[Dataset entries]

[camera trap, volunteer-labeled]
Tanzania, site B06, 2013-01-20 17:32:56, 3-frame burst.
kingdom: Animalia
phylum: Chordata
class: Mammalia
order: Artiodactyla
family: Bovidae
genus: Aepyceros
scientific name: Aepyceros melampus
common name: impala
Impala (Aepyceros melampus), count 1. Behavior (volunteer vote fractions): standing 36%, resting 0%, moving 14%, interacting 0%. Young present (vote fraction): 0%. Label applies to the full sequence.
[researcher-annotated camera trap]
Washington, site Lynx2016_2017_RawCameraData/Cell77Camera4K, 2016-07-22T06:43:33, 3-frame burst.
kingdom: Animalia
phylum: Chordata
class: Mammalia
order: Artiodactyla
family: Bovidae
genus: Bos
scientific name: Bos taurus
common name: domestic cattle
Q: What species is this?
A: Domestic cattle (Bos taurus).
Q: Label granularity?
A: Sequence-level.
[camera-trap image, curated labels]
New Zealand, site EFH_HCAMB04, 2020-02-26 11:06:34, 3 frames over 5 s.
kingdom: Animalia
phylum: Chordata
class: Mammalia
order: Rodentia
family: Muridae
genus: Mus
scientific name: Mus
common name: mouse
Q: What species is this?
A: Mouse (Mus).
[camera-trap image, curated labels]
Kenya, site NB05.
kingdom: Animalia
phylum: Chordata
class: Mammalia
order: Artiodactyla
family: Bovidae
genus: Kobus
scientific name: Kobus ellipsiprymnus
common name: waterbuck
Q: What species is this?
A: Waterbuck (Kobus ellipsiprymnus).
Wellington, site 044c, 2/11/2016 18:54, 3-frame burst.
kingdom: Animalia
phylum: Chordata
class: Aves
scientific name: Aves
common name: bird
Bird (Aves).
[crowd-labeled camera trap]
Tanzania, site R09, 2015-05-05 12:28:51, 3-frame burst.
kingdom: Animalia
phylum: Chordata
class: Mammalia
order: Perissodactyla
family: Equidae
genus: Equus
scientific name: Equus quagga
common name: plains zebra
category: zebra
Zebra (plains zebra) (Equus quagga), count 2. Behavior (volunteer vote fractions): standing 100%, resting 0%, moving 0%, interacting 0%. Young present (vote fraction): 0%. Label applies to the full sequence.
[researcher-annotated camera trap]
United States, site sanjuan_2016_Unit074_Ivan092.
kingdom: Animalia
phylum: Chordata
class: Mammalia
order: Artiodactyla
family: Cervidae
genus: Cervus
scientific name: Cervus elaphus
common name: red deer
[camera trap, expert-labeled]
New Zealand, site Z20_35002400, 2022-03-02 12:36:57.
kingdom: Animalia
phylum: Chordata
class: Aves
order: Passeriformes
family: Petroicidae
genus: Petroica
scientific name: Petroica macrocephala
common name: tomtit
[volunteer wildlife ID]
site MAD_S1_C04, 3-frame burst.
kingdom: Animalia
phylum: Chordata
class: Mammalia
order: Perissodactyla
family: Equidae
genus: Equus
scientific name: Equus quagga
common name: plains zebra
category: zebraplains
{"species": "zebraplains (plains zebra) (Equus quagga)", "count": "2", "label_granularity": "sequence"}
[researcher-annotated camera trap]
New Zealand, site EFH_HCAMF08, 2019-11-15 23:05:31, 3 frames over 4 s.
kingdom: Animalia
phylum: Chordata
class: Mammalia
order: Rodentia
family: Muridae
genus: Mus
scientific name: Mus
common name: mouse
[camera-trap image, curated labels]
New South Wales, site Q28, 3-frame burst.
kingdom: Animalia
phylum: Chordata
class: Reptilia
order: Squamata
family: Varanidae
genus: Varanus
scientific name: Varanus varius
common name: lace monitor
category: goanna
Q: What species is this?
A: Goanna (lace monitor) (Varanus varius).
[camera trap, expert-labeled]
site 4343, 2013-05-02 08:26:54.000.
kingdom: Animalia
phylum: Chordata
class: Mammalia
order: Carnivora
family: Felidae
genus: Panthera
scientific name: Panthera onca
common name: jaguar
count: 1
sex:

**ACTION ITEM**
The required response is a complete, exact copy of the records.

**RESULT FOR THIS TASK**
[camera trap, volunteer-labeled]
Tanzania, site B06, 2013-01-20 17:32:56, 3-frame burst.
kingdom: Animalia
phylum: Chordata
class: Mammalia
order: Artiodactyla
family: Bovidae
genus: Aepyceros
scientific name: Aepyceros melampus
common name: impala
Impala (Aepyceros melampus), count 1. Behavior (volunteer vote fractions): standing 36%, resting 0%, moving 14%, interacting 0%. Young present (vote fraction): 0%. Label applies to the full sequence.
[researcher-annotated camera trap]
Washington, site Lynx2016_2017_RawCameraData/Cell77Camera4K, 2016-07-22T06:43:33, 3-frame burst.
kingdom: Animalia
phylum: Chordata
class: Mammalia
order: Artiodactyla
family: Bovidae
genus: Bos
scientific name: Bos taurus
common name: domestic cattle
Q: What species is this?
A: Domestic cattle (Bos taurus).
Q: Label granularity?
A: Sequence-level.
[camera-trap image, curated labels]
New Zealand, site EFH_HCAMB04, 2020-02-26 11:06:34, 3 frames over 5 s.
kingdom: Animalia
phylum: Chordata
class: Mammalia
order: Rodentia
family: Muridae
genus: Mus
scientific name: Mus
common name: mouse
Q: What species is this?
A: Mouse (Mus).
[camera-trap image, curated labels]
Kenya, site NB05.
kingdom: Animalia
phylum: Chordata
class: Mammalia
order: Artiodactyla
family: Bovidae
genus: Kobus
scientific name: Kobus ellipsiprymnus
common name: waterbuck
Q: What species is this?
A: Waterbuck (Kobus ellipsiprymnus).
Wellington, site 044c, 2/11/2016 18:54, 3-frame burst.
kingdom: Animalia
phylum: Chordata
class: Aves
scientific name: Aves
common name: bird
Bird (Aves).
[crowd-labeled camera trap]
Tanzania, site R09, 2015-05-05 12:28:51, 3-frame burst.
kingdom: Animalia
phylum: Chordata
class: Mammalia
order: Perissodactyla
family: Equidae
genus: Equus
scientific name: Equus quagga
common name: plains zebra
category: zebra
Zebra (plains zebra) (Equus quagga), count 2. Behavior (volunteer vote fractions): standing 100%, resting 0%, moving 0%, interacting 0%. Young present (vote fraction): 0%. Label applies to the full sequence.
[researcher-annotated camera trap]
United States, site sanjuan_2016_Unit074_Ivan092.
kingdom: Animalia
phylum: Chordata
class: Mammalia
order: Artiodactyla
family: Cervidae
genus: Cervus
scientific name: Cervus elaphus
common name: red deer
[camera trap, expert-labeled]
New Zealand, site Z20_35002400, 2022-03-02 12:36:57.
kingdom: Animalia
phylum: Chordata
class: Aves
order: Passeriformes
family: Petroicidae
genus: Petroica
scientific name: Petroica macrocephala
common name: tomtit
[volunteer wildlife ID]
site MAD_S1_C04, 3-frame burst.
kingdom: Animalia
phylum: Chordata
class: Mammalia
order: Perissodactyla
family: Equidae
genus: Equus
scientific name: Equus quagga
common name: plains zebra
category: zebraplains
{"species": "zebraplains (plains zebra) (Equus quagga)", "count": "2", "label_granularity": "sequence"}
[researcher-annotated camera trap]
New Zealand, site EFH_HCAMF08, 2019-11-15 23:05:31, 3 frames over 4 s.
kingdom: Animalia
phylum: Chordata
class: Mammalia
order: Rodentia
family: Muridae
genus: Mus
scientific name: Mus
common name: mouse
[camera-trap image, curated labels]
New South Wales, site Q28, 3-frame burst.
kingdom: Animalia
phylum: Chordata
class: Reptilia
order: Squamata
family: Varanidae
genus: Varanus
scientific name: Varanus varius
common name: lace monitor
category: goanna
Q: What species is this?
A: Goanna (lace monitor) (Varanus varius).
[camera trap, expert-labeled]
site 4343, 2013-05-02 08:26:54.000.
kingdom: Animalia
phylum: Chordata
class: Mammalia
order: Carnivora
family: Felidae
genus: Panthera
scientific name: Panthera onca
common name: jaguar
count: 1
sex:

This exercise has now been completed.